In this file I will briefly explain how this library works as well as how to use it!
This search engine uses pretrained LLMs . The chosen LLM for this system is based on the BERT model.
This is a BERT based sentence-transformers model: It maps sentences & paragraphs to a 384 dimensional dense vector space and can be used for tasks like clustering or semantic search.
Our goal is to use a bert based model for semantic search, and this is the best performing model for this task, especially compared to its base model that isn't specialized in this task.
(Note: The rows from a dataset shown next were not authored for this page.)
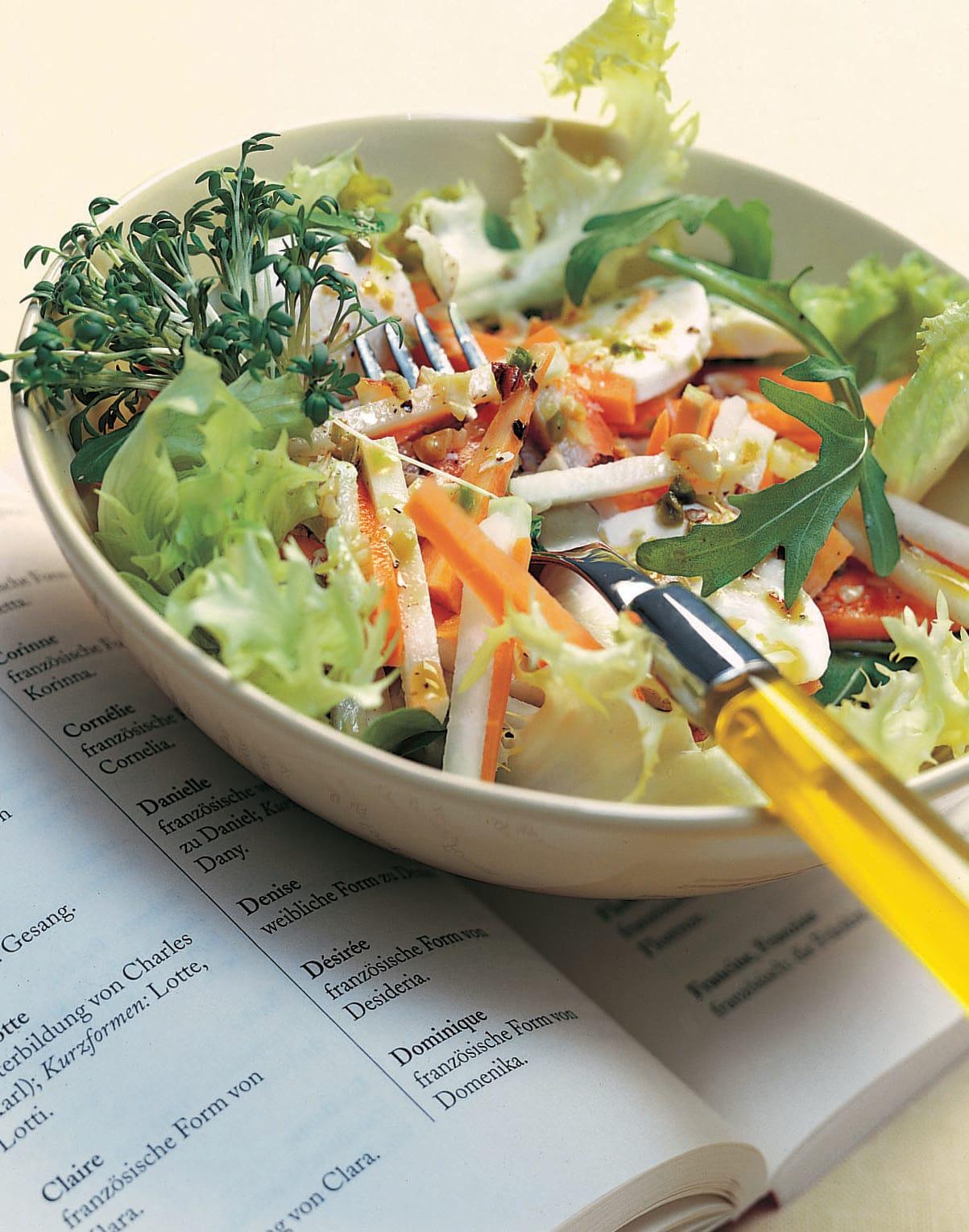 Salade de printemps à la mozzarella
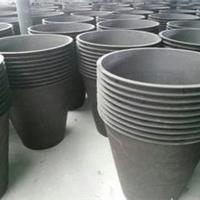 供应注塑化粪池、家用化粪池、大量批发价格
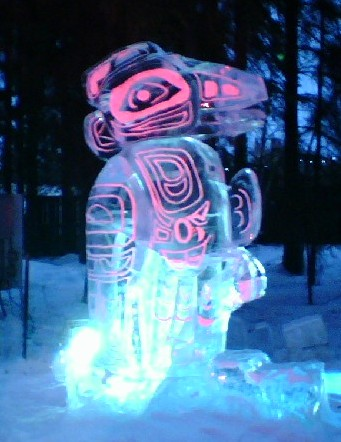 Haida Ice Sculpture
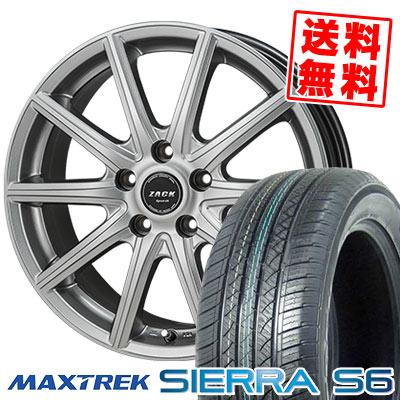 225 SPORT-01/55R18 98V MAXTREK シュポルト01 マックストレック SIERRA ザック S6 シエラ エスロク ZACK SPORT-01 ザック シュポルト01 サマータイヤホイール4本セット, Car Parts Shop MM:9b6b3bf5 --- sunward.msk.ru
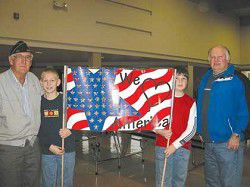 Naselle students hear vital message about America's debt to veterans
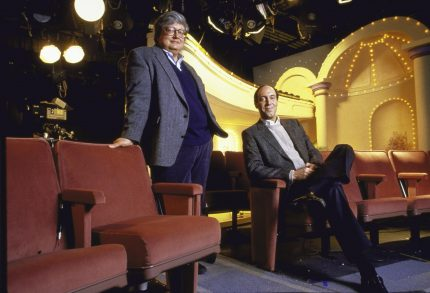 <i>Siskel & Ebert</i>: Chicken Soup for the Critical Soul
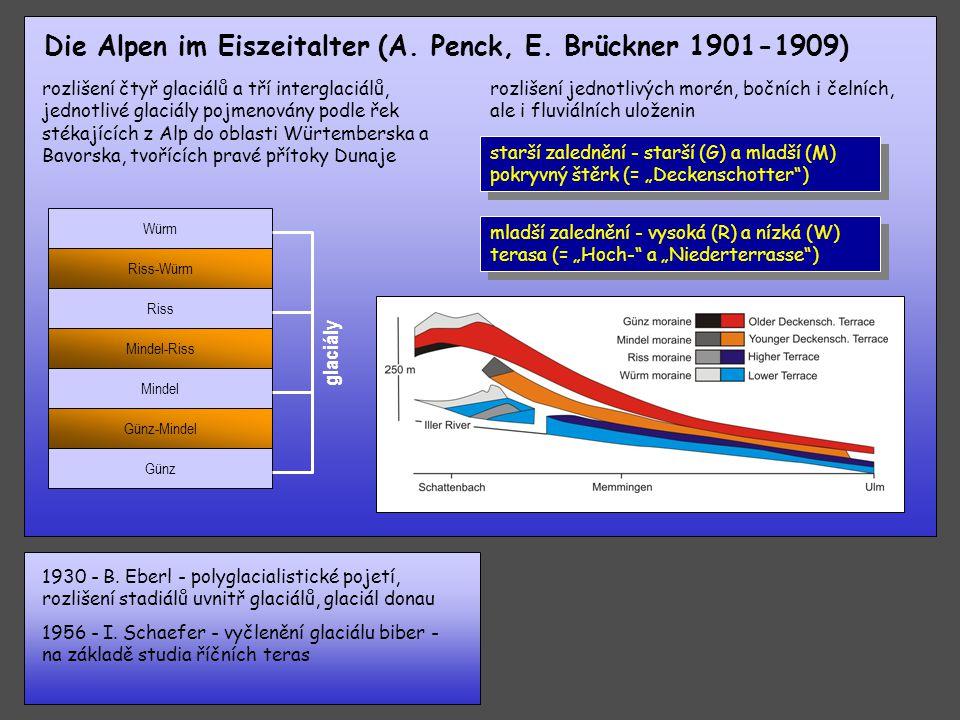 Die Alpen im Eiszeitalter (A. Penck, E. Brückner 1901-1909)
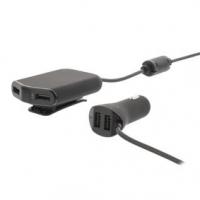 Nabíječka Do Auta 4-Výstupy 9.6 A USB Černá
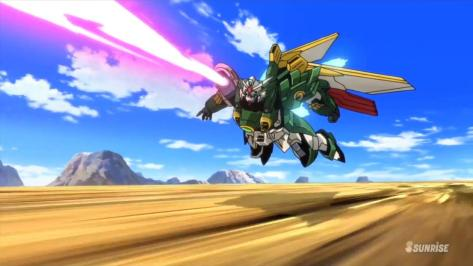 Gundam Build Fighters XXXG-01Wf Wing Gundam Fenice Ricardo Fellini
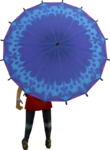 Dwellberry parasol equipped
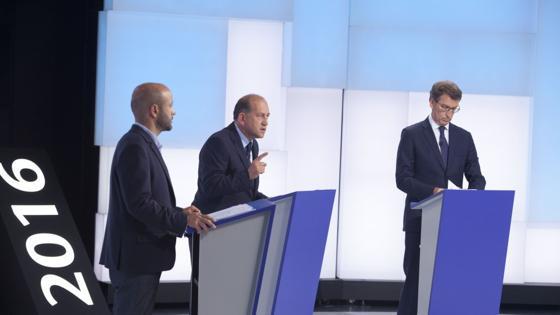 Villares, Leiceaga y Feijóo, durante el debate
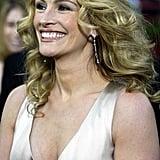 Julia Roberts had twins.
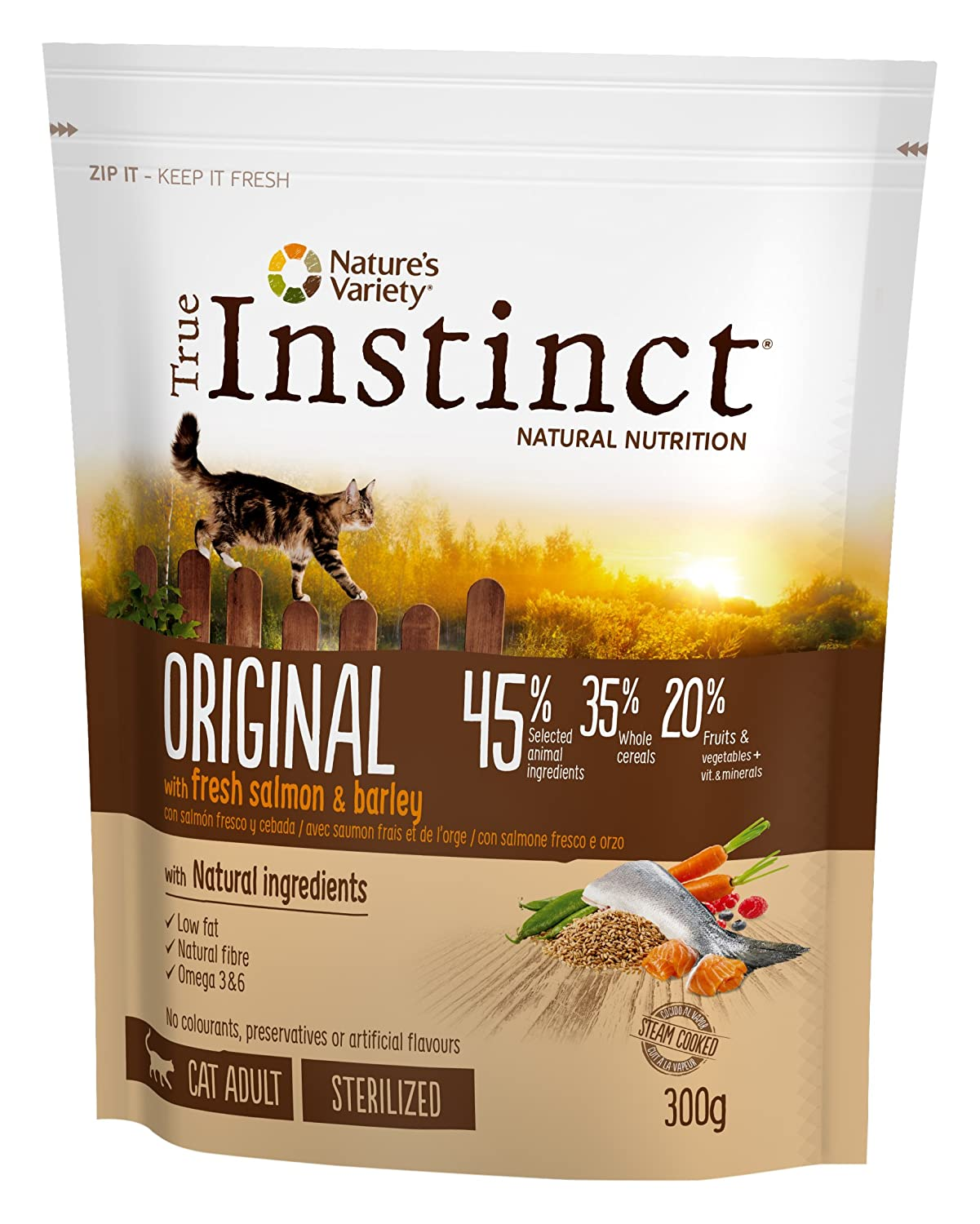 True Instinct High Meat Adult Nourriture pour Chat Poulet Elevé en Plein Air Désossé 1 kg 923210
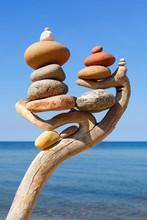Multicolored Balanced Stones O...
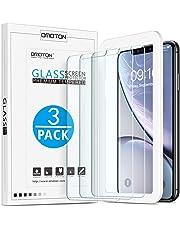 OMOTON Verre Trempé pour iPhone XR Film Protection Ecran avec Kit Installation Offert, Vitre Protecteur 9H Dureté, sans Bulles, 2.5D Arrondi pour iPhone XR 6.1 Pouces [3 Pièces]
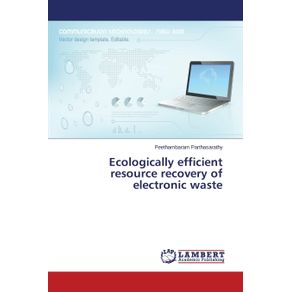Ecologically-efficient-resource-recovery-of-electronic-waste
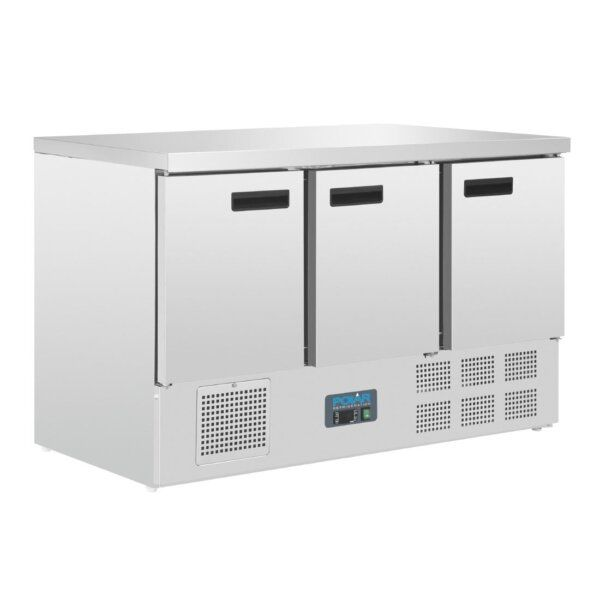 g622 Catering Equipment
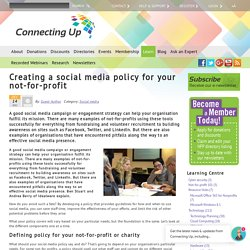 Creating a social media policy for your not-for-profit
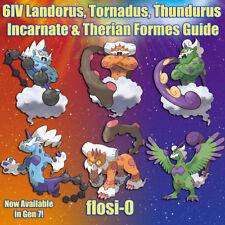 6IV Landorus, Thundurus, Tornadus Therian & Incarnate Pokemon Guide [Sun/Moon/U]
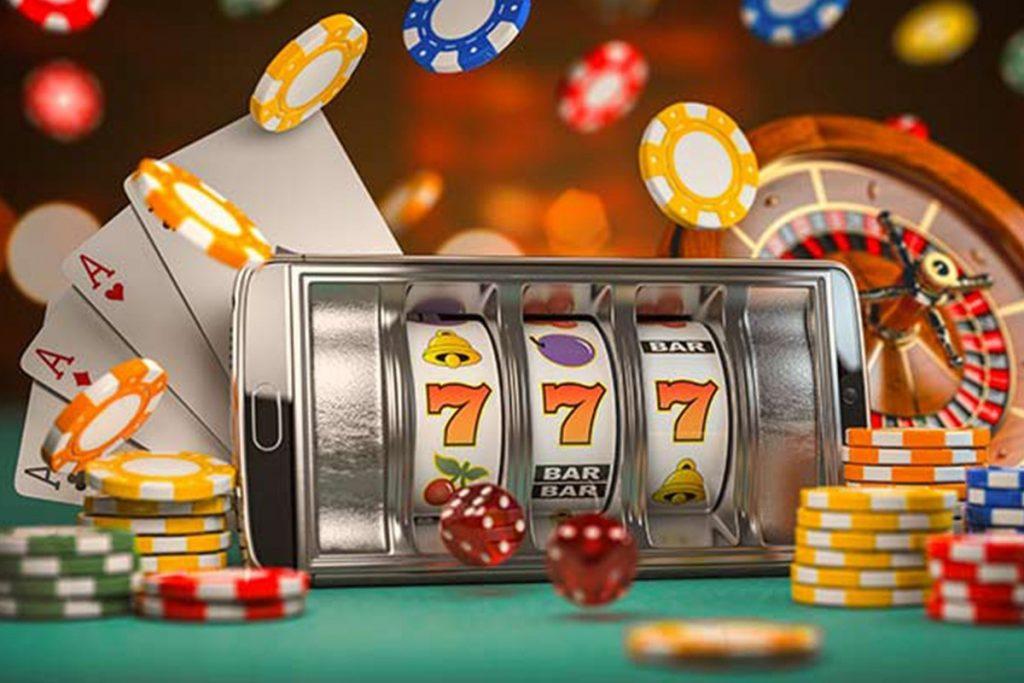 game slot tepercaya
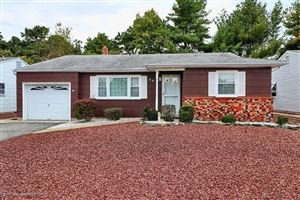 Photo of 11 Fairfield Road, Toms River, NJ 08757 (MLS # 21941863)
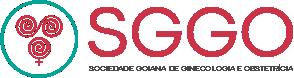 Sggo Logo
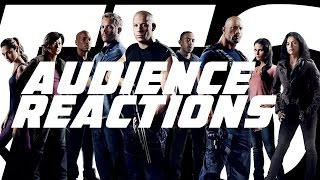 Nonton Furious 6 {SPOILERS} : Audience Reactions | May 23, 2013 Film Subtitle Indonesia Streaming Movie Download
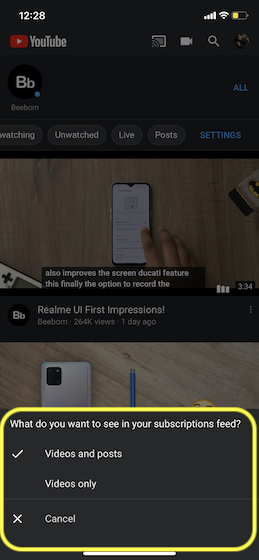 Choose how you want to filter your Youtube subscriptions
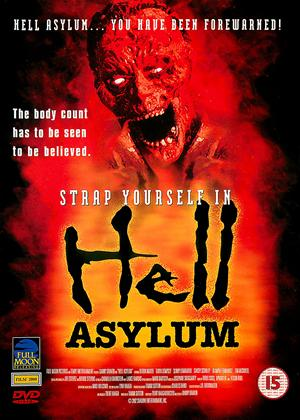 Hell Asylum Online DVD Rental
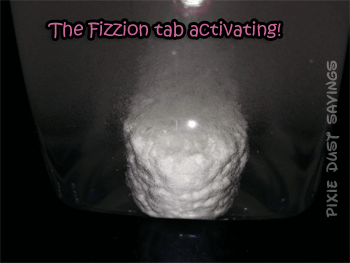 fizzion-tablet-activating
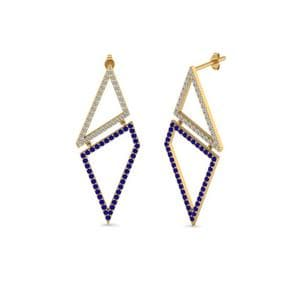 Geometric Diamond Drop Earring With Sapphire In 14K Yellow Gold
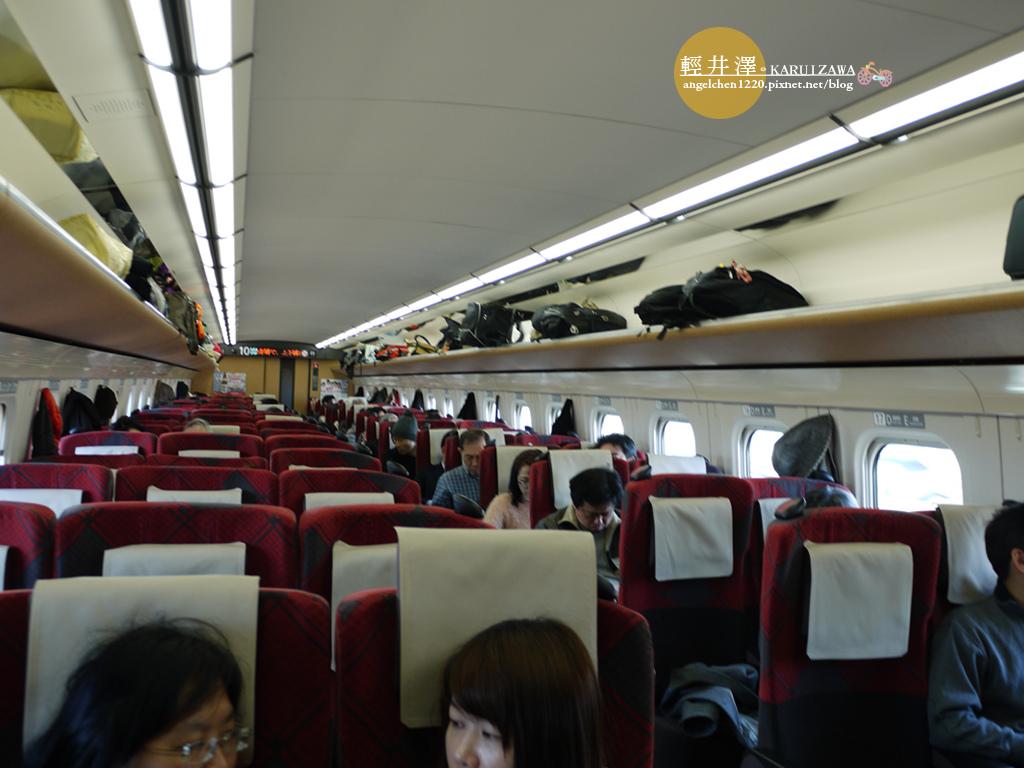 車廂內部就跟我們高鐵差不多.jpg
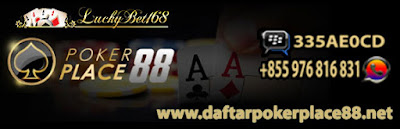 Cara Bermain Domino Qiu Qiu di Pokerplace88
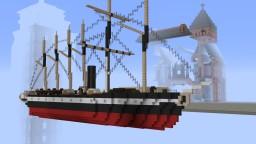 SS Great Britain Replica! Minecraft Project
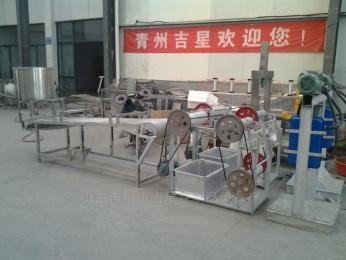 三米線JX-3m干豆腐機豆皮機千張機豆腐皮機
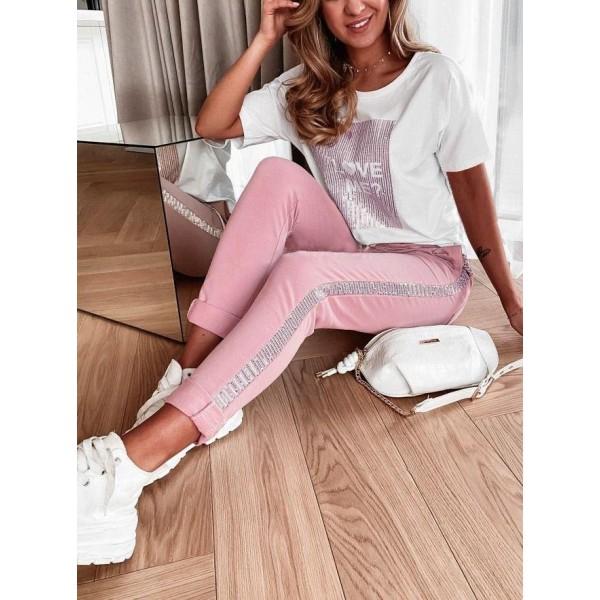 Komplet dresowy damski różowe spodnie i t-shirt LOVE ME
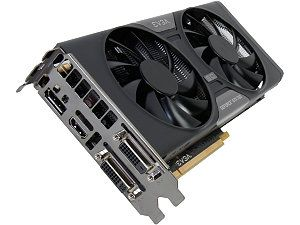 53 best Computer Customization (graphics cards) images on Pinterest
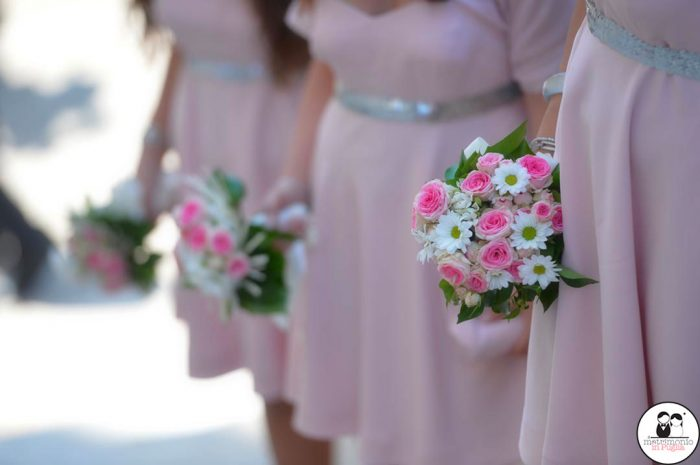 damigelle da matrimonio il matrimonio in puglia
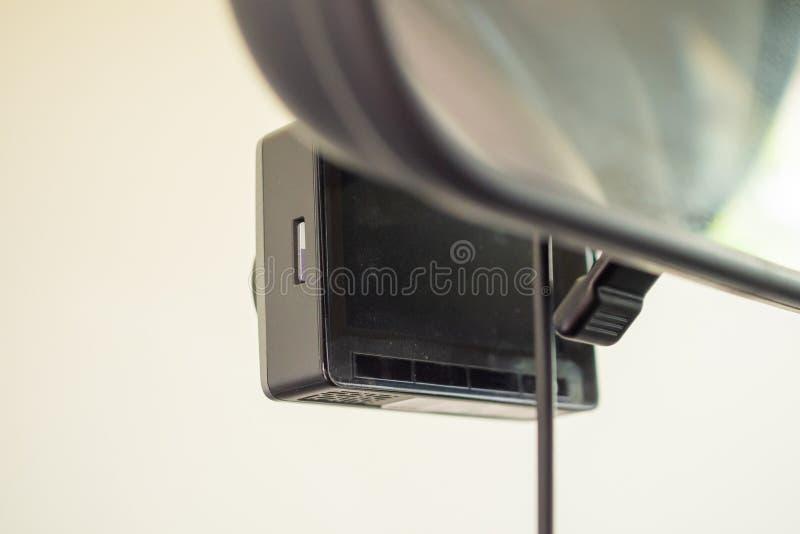 Magnétoscope de caméra de télévision en circuit fermé de voiture pour conduire la sécurité photo stock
This model is way smaller than the basic bert model bert-base-uncased(1.5 gb), with only 90mb of size.
The task that we are treating right now is sentence similarity, that is why using a proper sentence bert model will give better results.
The sentence similarity is calculated through cosine similarity between the embeddings of 2 sentences.
Using this sbert model, we will be iterating through a dataset and calculate the cosine similarity between the input query (input movie plot) and all the values in our dataset (plots of the dataset) and return the k highest scores.
As a dataset, we used the Wikipedia Movie Plots. It is a dataset with 34886 instances of different movies from the year 1901 to 2017 with their according title, release year, plot and other informations such as directors, casts, wiki pages etc...
This project has been organized in order to keep all files separate in their proper folders, here is how to navigate it:
- data:
- data.csv: the raw wikipedia movie plots dataset as is from kaggle.
- preprocessed_data.csv: the preprocessed version of the dataset, cleaned from columns we do not need.
- preprocess.py: the preprocessing python script to generate the preprocessed dataset csv file.
- documentation:
- ReadMe.md: this current file you're reading!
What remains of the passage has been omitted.